Can Transparently's risk engine generate alpha?

Mark Jolley

July 9, 2025

Many have asked whether the AI model developed by Transparently to detect account manipulation can be used in stock selection to generate alpha. This model, called the Transparently Risk Engine (TRE), quantifies the risk that a company’s accounts misrepresent its true financial position.

This note illustrates the potential for increased returns offered by the system. The system adds alpha because accounting quality is surely the best overall measure of corporate governance and good governance is a critical ingredient into any company’s long term success.

This means investors can now leverage AI to construct portfolios that avoid higher-risk companies, potentially leading to significantly increased returns.

In this piece, we will show how a simple ETF based on the TRE delivers consistent outperformance, ultimately allowing individuals to generate substantially more wealth. We can all retire sooner.

What is the Transparently Risk Engine?

The TRE is a combination of a predictive analytics AI engine and a fine-tuned GenAI model to interact with it. The GenAI component is essentially a large language model - an artificial intelligence program that is trained on massive amounts of text data. This training allows the model to understand and generate human-like text, translate languages, answer questions, and perform specific tasks such as looking for patterns that might indicate certain outcomes.

The "large" in the name refers to the size of the model, typically measured by the number of parameters. The more parameters, the more complex patterns the model can learn from the data it receives. Transparently has fine-tuned the model to specifically address accounting issues (albeit it is capable of performing other types of analysis as well).

Transparently’s underlying predictive AI engine receives data in the form of the financial statements of tens of thousands of companies. These statements, entailing millions of data points, are captured by the model as they appeared on specific dates. As the program processes the data, it identifies complex patterns and it learns to understand relationships between these patterns and certain outcomes. In this case we are looking for arrangements of patterns that link to share price collapse due to account manipulation.

Understanding the TRE

The Transparently Risk Engine identifies events and patterns in a company’s financial statements and learns to link combinations of patterns with known cases of accounting fraud. Depending on the frequency and type of patterns observed, the TRE determines the accounting quality of a company.

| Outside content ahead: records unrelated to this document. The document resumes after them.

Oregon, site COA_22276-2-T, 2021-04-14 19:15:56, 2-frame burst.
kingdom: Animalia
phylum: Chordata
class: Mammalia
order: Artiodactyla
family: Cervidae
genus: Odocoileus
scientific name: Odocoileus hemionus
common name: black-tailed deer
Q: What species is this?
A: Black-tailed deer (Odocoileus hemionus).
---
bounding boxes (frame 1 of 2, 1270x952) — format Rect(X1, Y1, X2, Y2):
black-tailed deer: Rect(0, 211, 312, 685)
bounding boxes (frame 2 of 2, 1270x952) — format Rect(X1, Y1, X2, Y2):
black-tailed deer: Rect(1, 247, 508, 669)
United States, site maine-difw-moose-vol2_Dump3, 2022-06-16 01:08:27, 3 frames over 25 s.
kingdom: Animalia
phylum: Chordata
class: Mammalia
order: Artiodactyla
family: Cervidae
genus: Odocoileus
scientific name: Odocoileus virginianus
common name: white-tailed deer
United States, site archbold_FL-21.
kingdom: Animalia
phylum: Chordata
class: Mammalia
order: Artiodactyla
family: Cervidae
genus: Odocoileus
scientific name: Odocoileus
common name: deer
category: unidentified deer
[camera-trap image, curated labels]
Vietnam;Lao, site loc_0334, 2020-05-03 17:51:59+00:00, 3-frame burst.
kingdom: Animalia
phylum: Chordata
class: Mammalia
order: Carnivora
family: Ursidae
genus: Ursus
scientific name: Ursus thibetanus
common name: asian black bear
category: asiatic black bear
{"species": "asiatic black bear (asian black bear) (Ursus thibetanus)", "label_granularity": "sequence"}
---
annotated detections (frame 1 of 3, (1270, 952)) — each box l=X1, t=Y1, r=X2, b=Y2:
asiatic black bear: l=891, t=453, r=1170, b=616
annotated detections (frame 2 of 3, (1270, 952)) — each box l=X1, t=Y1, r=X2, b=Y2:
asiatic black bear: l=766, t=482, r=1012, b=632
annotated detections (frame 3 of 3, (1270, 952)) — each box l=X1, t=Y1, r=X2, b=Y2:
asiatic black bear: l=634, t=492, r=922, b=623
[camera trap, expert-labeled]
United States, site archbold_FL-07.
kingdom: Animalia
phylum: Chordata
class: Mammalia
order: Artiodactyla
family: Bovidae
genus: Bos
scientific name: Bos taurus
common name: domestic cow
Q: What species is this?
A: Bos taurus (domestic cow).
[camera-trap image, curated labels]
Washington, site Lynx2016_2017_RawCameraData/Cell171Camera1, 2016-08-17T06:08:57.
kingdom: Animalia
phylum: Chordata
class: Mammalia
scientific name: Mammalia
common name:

The TRE develops its assessment using a vast database and is able to identify more complex patterns than the human brain. The system is based on an insane amount of data; currently more than a billion data points from around 85,000 companies. If that is not enough, one can feed additional data into the system such as news reports, spreadsheets, biographies of senior managers, lists of legal advisors, commentaries written by senior managers and so forth.

The system employs this data to develop risk scores based on 14 risk clusters. These clusters pertain to factors ranging from cash quality to corporate governance. The score is not a simple aggregation but a complex non-linear amalgamation of patterns observed within and among the different risk clusters. The scoring allows Transparently.ai to rank companies according to the prospective quality of their accounts.

Measuring the performance

Dr Hamish Macalister and his team at Transparently.ai have undertaken extensive point-in-time (PIT) analysis of the TRE. PIT analysis is a valuable technique for assessing forecasting performance. As the name suggests, PIT involves capturing "snapshots" of data at specific points in time. This approach allows a comparison of the relationship between the risk rankings and companies’ past and future stock price performance at different points in time. Forecasts estimated at different snapshots in time can be evaluated without look-ahead bias (where data reflects future information) and without survivor bias (where data excludes entities that have failed).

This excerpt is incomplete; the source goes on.